Cost of living crisis: Restrictive FSM eligibility criteria must be expanded, campaigners say

Written by: Pete Henshaw | Published:
Image: Adobe Stock

“We see the devastating reality of children coming to school unable to afford to buy lunch, because their family circumstances mean they fall outside the restrictive free school meal eligibility criteria.”

With 2.6 million children living in households that miss meals or struggle to access healthy food, now is the time to expand free school meal (FSM) provision.

Campaigners have written to chancellor Rishi Sunak and education secretary Nadhim Zahawi urging action.

They want to see FSM urgently extended to all families receiving Universal Credit as a stepping-stone to universal provision.

The letter has been coordinated by the Food Foundation, whose latest food insecurity tracking data (2022) shows that 2.6 million children live in households that missed meals or struggled to access healthy food. This means that 17.2% of homes with children are affected.

The data suggests that levels of food insecurity in households with children have risen by 42% since the beginning of 2022 due to the cost of living crisis among other things.

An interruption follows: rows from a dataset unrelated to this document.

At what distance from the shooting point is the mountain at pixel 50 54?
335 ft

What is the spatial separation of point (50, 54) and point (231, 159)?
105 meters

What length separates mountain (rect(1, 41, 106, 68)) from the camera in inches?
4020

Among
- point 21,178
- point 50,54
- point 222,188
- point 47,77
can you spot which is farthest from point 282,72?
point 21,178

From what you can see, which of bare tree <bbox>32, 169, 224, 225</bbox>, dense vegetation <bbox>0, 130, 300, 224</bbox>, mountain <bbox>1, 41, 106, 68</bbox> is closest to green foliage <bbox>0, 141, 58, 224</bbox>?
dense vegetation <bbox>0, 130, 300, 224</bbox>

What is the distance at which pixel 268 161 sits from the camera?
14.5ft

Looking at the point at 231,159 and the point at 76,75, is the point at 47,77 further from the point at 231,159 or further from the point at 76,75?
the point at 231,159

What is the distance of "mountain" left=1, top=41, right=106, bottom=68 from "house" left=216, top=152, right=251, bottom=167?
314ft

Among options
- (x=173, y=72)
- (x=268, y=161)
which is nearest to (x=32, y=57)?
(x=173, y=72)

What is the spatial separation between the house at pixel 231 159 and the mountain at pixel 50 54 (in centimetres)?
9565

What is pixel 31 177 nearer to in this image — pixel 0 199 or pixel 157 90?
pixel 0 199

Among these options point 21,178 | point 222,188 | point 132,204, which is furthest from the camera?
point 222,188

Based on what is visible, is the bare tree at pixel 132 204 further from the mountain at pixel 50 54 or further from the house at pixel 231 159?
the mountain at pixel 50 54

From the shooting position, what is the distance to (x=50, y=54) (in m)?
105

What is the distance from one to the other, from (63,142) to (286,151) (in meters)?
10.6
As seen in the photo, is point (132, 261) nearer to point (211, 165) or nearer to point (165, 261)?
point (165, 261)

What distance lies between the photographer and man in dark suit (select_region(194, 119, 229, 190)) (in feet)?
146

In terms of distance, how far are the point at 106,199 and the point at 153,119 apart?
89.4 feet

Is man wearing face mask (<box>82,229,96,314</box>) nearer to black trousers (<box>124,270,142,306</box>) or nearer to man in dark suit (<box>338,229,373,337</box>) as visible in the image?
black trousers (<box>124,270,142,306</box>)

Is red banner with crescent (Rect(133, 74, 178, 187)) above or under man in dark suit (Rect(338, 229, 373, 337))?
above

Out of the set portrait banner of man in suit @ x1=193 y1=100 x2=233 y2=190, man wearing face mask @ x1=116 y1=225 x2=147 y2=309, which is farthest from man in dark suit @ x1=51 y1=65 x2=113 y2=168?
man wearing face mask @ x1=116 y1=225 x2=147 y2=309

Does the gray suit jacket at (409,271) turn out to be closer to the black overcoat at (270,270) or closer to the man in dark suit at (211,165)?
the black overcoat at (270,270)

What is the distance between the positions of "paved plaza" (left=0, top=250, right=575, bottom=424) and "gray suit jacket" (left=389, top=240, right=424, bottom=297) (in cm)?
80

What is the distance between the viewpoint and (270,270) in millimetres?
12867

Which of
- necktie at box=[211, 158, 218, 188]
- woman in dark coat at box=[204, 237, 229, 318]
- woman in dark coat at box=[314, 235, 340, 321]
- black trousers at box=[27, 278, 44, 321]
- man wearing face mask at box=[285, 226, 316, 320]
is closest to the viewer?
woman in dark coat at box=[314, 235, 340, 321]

Recent government figures show that the number of children living in relative poverty after housing costs in the UK stands at 3.9 million, down by 400,000 on the previous 4.3 million figure (DWP, 2022).

However, this represents 27% of the UK’s children and compares to the 3.6 million children who were living in poverty in 2010/11. Furthermore, the figures do not take into account the removal of the £20 uplift to Universal Credit which was in place last year not the impact of the cost-of-living crisis currently facing the country.

The figures show that 22% of those children and young people living in poverty – around 900,000 – are in a household classified as “food insecure”.

And while 27% of children are classified as living in poverty, only about one in five pupils in England are currently eligible for FSM.

The letter, which has been signed by unions, professional bodies, and multi-academy trusts, states: “The intensifying cost of living crisis means many more are now struggling to afford school lunches. We are seeing children falling into school meal debt, and there is a serious threat to take-up of school meals and the viability of the catering service, not to mention risking the health and wellbeing of our pupils.

“We see the devastating reality of children coming to school unable to afford to buy lunch, because their family circumstances mean they fall outside the restrictive free school meal eligibility criteria.”

“Now is the right moment for the government to commit to an expansion of FSM, providing a nutritional safety net that supports all children to learn and achieve.

“The clear solution to ensuring fairness and equity across our schools is to extend universal provision, as Wales and Scotland are now committed to deliver. But as an immediate first step, free school meal eligibility criteria need to be expanded to all families receiving universal credit (or an equivalent benefit).”

Research last year (Patrick et al, 2021) revealed that despite a rise in the number of children claiming FSMs in the year to March 2021, restrictive eligibility criteria still prevent many in poverty from accessing any form of FSM provision.

For example, households on Universal Credit in England and Wales must earn less than £7,400 a year to be eligible for FSM, regardless of the number of children in the family. In Scotland, they must earn less than £7,320, while in Northern Ireland, it is £14,000.

Many campaigners want to see school meals offered to every pupil, something which the report last year estimated would cost £1.75bn a year. Meanwhile, offering FSMs to all households on Universal Credit would cost £700m. Another stepping-stone would be to follow the Scottish government’s lead by extending FSMs to all primary school pupils. Patrick et al estimates this would cost £770m.

One of the signatories to the Food Foundation letter is Geoff Barton, general secretary of the Association of School and College Leaders.

He said: “It is vital in general that FSM provision is extended to more children but particularly so at this time because of the cost-of-living crisis which is pushing many families deeper into poverty. A significant number of children in difficult circumstances are clearly missing out.

“Ensuring that all children who need this provision receive a FSM is hugely important not only in terms of health but also education as children who are hungry are not in a fit state to learn.”

The Food Foundation’s Jo Ralling added: “Government urgently needs to reconsider the threshold used in England for free school meals so more children are protected by this vital safety net. Far too many of our most vulnerable families are not receiving the support they need and the situation is now critical with the current cost of living crisis.”